## Exercise aim
Locate each line in the data below that contains the word "stone", and copy those lines out in full.

## Source data
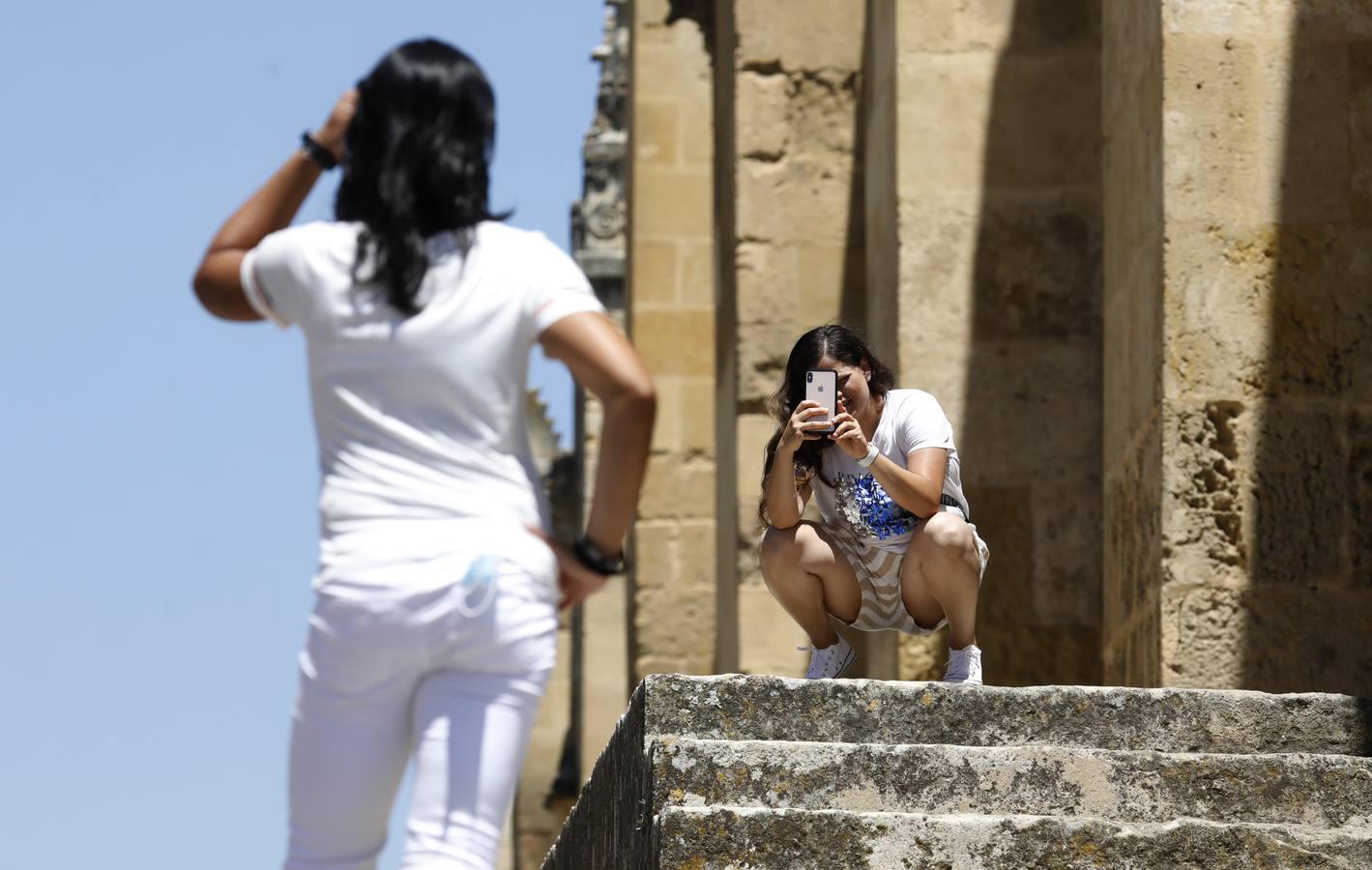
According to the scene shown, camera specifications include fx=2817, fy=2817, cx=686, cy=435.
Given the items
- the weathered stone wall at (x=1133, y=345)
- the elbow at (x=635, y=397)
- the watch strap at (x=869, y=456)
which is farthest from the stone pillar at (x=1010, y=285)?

## Answer in full
- the weathered stone wall at (x=1133, y=345)
which is farthest from the stone pillar at (x=1010, y=285)?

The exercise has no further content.